House debates

Thursday, 17 August 2006

Matters of Public Importance

National Interest

3:27 pm

Photo of Anthony AlbaneseAnthony Albanese (Grayndler, Australian Labor Party, Deputy Manager of Opposition Business in the House) Share this | Hansard source

We asked who the Treasurer was. The Prime Minister has lost it, because he did not know. He did not take responsibility because he simply never does. Then we come to the issue which above any other will see us win the next election and that is the attack by this government with its extreme industrial relations legislation. This government wants to impose on our kids American style degrees where you have to pay $100,000 and American style working conditions where you work simply for tips. We know that this Prime Minister is presiding over a system of a wages race to the bottom. The great surrender: the Prime Minister’s surrender to China and India. Let us not compete on the high-skills, high-value, high-economic growth road. Let us go the low-wage, low-skill road, a surrender of our children’s future.

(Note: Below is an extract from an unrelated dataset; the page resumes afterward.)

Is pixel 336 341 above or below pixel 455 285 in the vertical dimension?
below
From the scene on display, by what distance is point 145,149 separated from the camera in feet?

What the Prime Minister is saying is that we will not try to compete with those economies on exports and our intellectual capacity; we will try to compete with them on wages. I asked the Prime Minister last week about the Tristar steering factory in my electorate, where 60 fine Australian workers, with an average service of about 25 years, are facing redundancy after 30 September. Why after 30 September? It is because that is when their enterprise bargaining agreement runs out. Instead of receiving four weeks pay per year of service, the company is waiting until 30 September and then, when the workers are made redundant, they are likely to be entitled to just 12 weeks pay instead. The fine people I have met have up to 40 years service and therefore would be entitled to 160 weeks pay. That is what we will see: as agreements run out, this government will use this extreme legislation. It is a surrender of everything that has made this country great—the idea of a fair go and the idea of a fair day’s pay for a fair day’s work. That is what we are seeing under this government.

We have seen a complete surrender on climate change. It is just too hard for the government to make the tough decisions that are needed, for example introducing a national emissions trading system, ratifying Kyoto and being part of the global effort. There is a complete surrender on water. Today there is less water in the Murray than there has been for 100 years. And what has the government done about it?